TarFileSingleDataset

class TarFileSingleDataset(url, relative_path, name=None, cache_root=None, eager=False, create_inverse_triples=False, delimiter=None, random_state=None, read_csv_kwargs=None)[source]

Bases: CompressedSingleDataset

Loads a dataset that’s a single file inside a tar.gz archive.

Initialize dataset.

Parameters:
  • url (str) – The url where to download the dataset from

  • relative_path (Union[str, PurePosixPath]) – The path inside the archive to the contained dataset.

  • name (Optional[str]) – The name of the file. If not given, tries to get the name from the end of the URL

  • cache_root (Optional[str]) – An optional directory to store the extracted files. Is none is given, the default PyKEEN directory is used. This is defined either by the environment variable PYKEEN_HOME or defaults to ~/.pykeen.

  • create_inverse_triples (bool) – Should inverse triples be created? Defaults to false.

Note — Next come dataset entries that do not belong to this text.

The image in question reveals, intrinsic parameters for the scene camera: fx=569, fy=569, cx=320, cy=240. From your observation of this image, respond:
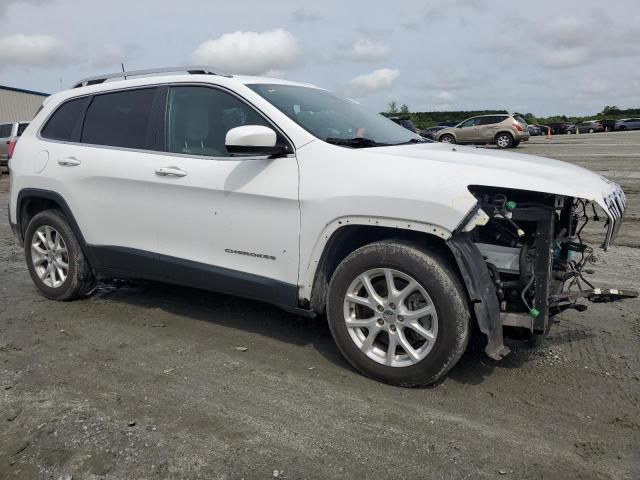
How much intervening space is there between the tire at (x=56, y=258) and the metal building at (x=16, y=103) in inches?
1672

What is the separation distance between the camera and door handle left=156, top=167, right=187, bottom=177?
413 cm

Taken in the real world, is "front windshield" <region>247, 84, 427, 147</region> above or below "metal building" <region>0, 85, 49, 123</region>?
below

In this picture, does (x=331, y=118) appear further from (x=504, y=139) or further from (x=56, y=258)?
(x=504, y=139)

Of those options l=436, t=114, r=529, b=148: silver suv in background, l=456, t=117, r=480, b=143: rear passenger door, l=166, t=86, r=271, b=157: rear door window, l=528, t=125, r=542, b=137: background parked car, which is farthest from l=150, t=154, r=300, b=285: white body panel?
l=528, t=125, r=542, b=137: background parked car

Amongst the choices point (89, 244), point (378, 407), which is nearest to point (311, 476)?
point (378, 407)

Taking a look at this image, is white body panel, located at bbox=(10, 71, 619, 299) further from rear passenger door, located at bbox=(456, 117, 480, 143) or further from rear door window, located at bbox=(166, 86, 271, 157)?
rear passenger door, located at bbox=(456, 117, 480, 143)

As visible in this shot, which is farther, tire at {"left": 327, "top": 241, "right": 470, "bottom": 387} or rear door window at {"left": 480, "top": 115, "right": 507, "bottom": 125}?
rear door window at {"left": 480, "top": 115, "right": 507, "bottom": 125}

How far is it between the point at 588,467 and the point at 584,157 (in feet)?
58.8

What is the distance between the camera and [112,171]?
454 cm

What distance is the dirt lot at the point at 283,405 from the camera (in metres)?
2.72

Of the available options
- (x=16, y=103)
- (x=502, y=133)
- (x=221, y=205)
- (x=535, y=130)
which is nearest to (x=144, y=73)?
(x=221, y=205)

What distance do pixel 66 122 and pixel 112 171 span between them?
99cm

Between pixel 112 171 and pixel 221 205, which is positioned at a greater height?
pixel 112 171

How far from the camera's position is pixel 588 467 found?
2.67m
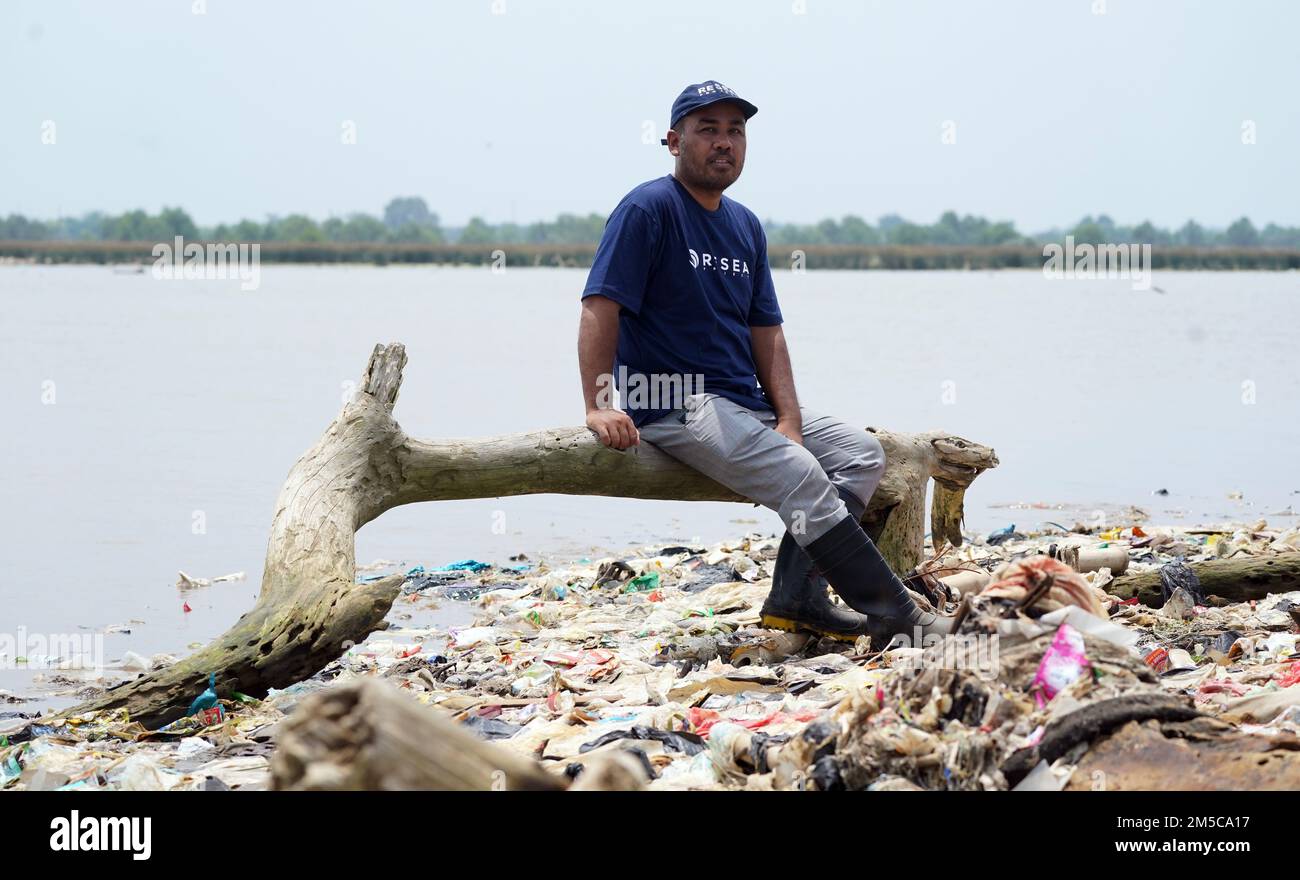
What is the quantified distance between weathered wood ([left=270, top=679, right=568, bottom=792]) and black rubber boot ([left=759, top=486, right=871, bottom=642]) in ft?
10.6

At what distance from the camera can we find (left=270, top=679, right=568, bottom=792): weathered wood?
2.46 metres

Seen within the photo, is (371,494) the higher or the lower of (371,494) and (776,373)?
the lower

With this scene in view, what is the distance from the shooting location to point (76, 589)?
29.6 feet

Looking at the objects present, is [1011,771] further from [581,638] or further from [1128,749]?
[581,638]

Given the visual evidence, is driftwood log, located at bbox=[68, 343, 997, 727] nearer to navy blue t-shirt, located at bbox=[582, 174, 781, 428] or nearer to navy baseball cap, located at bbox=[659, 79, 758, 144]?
navy blue t-shirt, located at bbox=[582, 174, 781, 428]

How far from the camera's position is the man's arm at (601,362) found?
553 centimetres

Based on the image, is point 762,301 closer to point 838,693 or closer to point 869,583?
point 869,583

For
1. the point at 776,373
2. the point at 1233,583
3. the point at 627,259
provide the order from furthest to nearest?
the point at 1233,583 < the point at 776,373 < the point at 627,259

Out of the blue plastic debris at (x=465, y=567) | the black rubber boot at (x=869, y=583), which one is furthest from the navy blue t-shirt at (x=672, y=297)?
the blue plastic debris at (x=465, y=567)

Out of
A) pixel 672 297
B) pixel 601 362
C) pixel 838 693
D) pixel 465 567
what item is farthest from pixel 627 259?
pixel 465 567

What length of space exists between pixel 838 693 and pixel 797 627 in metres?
0.94

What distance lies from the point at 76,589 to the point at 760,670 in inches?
218

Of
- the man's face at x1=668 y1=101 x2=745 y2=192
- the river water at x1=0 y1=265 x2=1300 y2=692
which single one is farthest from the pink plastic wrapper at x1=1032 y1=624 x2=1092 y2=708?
the river water at x1=0 y1=265 x2=1300 y2=692

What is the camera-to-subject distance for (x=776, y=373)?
5980 mm
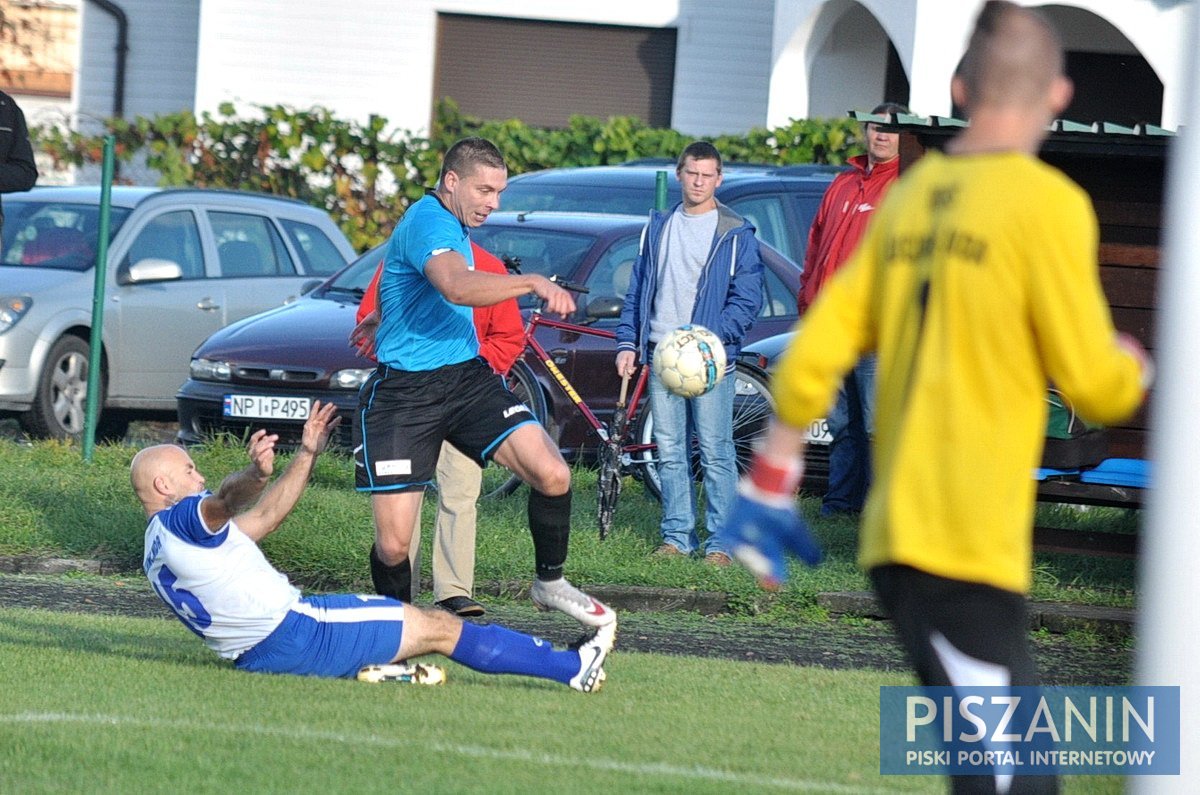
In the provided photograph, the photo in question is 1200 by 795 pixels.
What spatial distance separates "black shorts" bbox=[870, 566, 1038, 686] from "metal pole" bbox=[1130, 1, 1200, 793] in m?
0.31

  • eager (bool) – Should the data be loaded eagerly? Defaults to false.

  • random_state (Union[None, int, Generator]) – An optional random state to make the training/testing/validation split reproducible.

  • delimiter (Optional[str]) – The delimiter for the contained dataset.

  • read_csv_kwargs (Optional[Dict[str, Any]]) – Keyword arguments to pass through to pandas.read_csv().